Sometimes when you grow up around something, you assume that everyone lives that same experience. I more or less assumed, growing up, that having road crews setting up and working on the same stretch of road for eighteen months straight was the normal situation across the country, as is the inability to purchase hard liquor without walking into a government-owned establishment.
Growing up in Western PA, I assumed that the Amish were an everyday aspect of every American's life, as if every city and community in the United States had a small but noticeable percentage of citizens who think that every day is Halloween and the only costume option is Abraham Lincoln.
Living in this area--for those keeping score, the Amish are mostly in rural parts of western PA as well as upstate New York , Indiana, and Ohio--thus produces some very strange rumors and headlines. The current Amish salacious news story--bigger than the Butter-Churning Scandal of 1765*--is a beard-cutting assault, which sounds vaguely hilarious but also remarkably creepy. In the end, it's probably both.
The Amish, as most know, are those who choose to live simply. They live primarily as farmers and industrialists--they are known for their high-quality furniture, cheese, and quilts. They shun most technology and, while they will accommodate when necessary by law (such as turn signals on their horse-drawn buggies) they tend to find solutions around compromising their faith. They do shop at department stores and partake in modern medicine, though they certainly have standards as to what they are willing to buy and do.**
Of course, as with any enclosed community, they have their share of problems. Drugs are becoming increasingly problematic (although this is probably exaggerated; the thought of bearded phone-shunning Mennonites freebasing off the bumper of their buggy is too absurd to leave without comment.) The shrinking gene pool is causing more medical problems, which has also given rise to a persistent rumor about exactly how much they will pay "the English" to help them diversify by bumping buggies***.
(As an aside, another rumor--that the Amish don't pay taxes--is more or less wrong. They don't pay in to Social Security, since their faith specifically forbids procuring insurance, but otherwise more or less pay normal federal and state taxes. Given they are primarily farmers and as such don't accept the massive swill known as farm subsidies--and plenty of the labor laws they don't follow are also exempted by non-Amish farms--the taxpayer probably comes out ahead.)
I've always been slightly fascinated by the Amish lifestyle. The few cultural references that exist--namely Witness and a few awful comedies--only glance at the entire culture, although the surface-level portrayal is reasonably accurate. Obviously, little theology gets in there, which arguably is the main facet of how and why they live their lives but also not particularly exciting.
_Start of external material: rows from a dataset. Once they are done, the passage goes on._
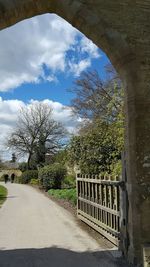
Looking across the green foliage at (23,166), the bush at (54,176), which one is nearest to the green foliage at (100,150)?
the bush at (54,176)

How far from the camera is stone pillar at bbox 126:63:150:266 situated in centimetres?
701

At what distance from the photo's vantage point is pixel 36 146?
54938mm

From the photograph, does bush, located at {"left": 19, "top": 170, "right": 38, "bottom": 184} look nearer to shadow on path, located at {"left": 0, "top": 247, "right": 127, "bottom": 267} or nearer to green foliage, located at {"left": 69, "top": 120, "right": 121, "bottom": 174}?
green foliage, located at {"left": 69, "top": 120, "right": 121, "bottom": 174}

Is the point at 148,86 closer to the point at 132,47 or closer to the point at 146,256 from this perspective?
the point at 132,47

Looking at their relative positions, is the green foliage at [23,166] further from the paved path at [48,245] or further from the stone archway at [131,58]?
the stone archway at [131,58]

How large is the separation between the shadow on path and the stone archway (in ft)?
1.78

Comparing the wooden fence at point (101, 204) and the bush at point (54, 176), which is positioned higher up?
the bush at point (54, 176)

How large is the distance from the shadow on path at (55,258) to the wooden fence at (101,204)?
93cm

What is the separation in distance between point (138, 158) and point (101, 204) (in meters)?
3.37

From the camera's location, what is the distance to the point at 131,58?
7277 millimetres

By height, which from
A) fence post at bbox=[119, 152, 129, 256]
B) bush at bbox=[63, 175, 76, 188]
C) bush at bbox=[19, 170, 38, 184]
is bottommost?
fence post at bbox=[119, 152, 129, 256]

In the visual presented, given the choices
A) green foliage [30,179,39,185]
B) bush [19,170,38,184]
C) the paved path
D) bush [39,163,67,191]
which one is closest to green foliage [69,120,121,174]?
the paved path

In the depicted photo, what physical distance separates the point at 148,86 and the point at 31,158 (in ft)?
162

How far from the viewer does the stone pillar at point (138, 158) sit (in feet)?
23.0
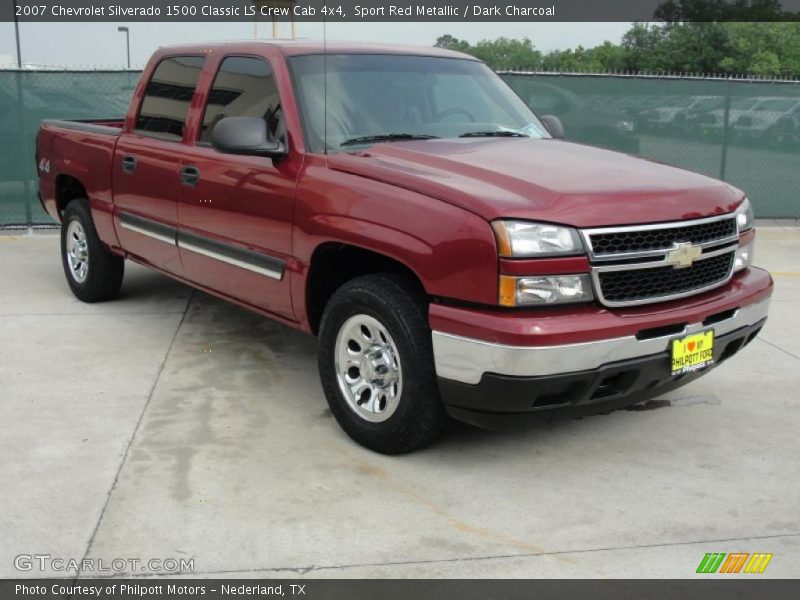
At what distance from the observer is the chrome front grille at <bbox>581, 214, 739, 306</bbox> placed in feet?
12.1

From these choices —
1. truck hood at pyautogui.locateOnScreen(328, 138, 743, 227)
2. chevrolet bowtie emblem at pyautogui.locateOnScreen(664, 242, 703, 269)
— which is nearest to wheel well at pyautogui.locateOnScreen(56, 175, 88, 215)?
truck hood at pyautogui.locateOnScreen(328, 138, 743, 227)

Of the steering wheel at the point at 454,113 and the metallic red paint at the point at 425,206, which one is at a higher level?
the steering wheel at the point at 454,113

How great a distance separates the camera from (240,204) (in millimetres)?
4902

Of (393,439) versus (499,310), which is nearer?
(499,310)

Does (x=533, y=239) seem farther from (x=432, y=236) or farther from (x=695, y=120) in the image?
(x=695, y=120)

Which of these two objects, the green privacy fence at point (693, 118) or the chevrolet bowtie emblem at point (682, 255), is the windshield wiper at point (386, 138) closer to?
the chevrolet bowtie emblem at point (682, 255)

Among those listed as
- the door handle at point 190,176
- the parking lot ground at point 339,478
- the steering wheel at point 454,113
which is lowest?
the parking lot ground at point 339,478

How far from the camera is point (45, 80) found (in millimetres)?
10352

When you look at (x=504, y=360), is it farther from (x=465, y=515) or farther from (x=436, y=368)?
(x=465, y=515)

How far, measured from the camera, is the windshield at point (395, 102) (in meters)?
4.68

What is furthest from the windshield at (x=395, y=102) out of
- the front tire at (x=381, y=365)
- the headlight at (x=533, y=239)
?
the headlight at (x=533, y=239)

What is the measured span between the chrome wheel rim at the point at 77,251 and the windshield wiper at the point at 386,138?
3.11m

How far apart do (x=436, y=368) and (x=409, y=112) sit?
1703 mm

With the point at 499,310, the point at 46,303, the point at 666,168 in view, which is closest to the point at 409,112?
the point at 666,168
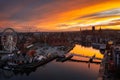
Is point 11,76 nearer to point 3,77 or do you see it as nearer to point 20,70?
point 3,77

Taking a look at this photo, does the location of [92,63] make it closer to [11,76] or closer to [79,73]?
[79,73]

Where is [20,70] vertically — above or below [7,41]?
below

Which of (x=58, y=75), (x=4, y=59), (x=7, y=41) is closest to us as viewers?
(x=58, y=75)

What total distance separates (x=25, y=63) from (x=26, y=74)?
18.1 feet

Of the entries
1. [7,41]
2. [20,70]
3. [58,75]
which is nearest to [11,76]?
[20,70]

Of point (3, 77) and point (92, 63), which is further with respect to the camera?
point (92, 63)

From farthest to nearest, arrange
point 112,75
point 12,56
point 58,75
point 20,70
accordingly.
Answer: point 12,56
point 20,70
point 58,75
point 112,75

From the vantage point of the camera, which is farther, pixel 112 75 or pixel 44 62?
pixel 44 62

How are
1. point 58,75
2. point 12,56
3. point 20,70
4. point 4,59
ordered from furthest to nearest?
point 12,56 → point 4,59 → point 20,70 → point 58,75

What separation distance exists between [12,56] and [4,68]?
847cm

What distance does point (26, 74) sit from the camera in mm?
30266

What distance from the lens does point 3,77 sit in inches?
1112

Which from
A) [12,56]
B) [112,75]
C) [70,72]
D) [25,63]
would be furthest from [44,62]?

Still, the Amish are probably best observed from afar. We all love technology, and living with only 30 other families your entire life would make Desperate Housewives look like a narcoleptic Bible study. (Plus, it's not like the Amish go door to door handing out pamphlets trawling for converts.) So we will all just have to live with enjoying their cheese.
*This didn't actually happen, though I wish that it did every day of my life
**Of course, as with all things, there are various sects of Amish, and each have their own rules (Ordnung). Some permit shopping at Wal Mart and some don't, so I don't want to generalize too much.
**Sorry. I could have gone with a "barn raising" joke, but I'm too classy for that sort of thing.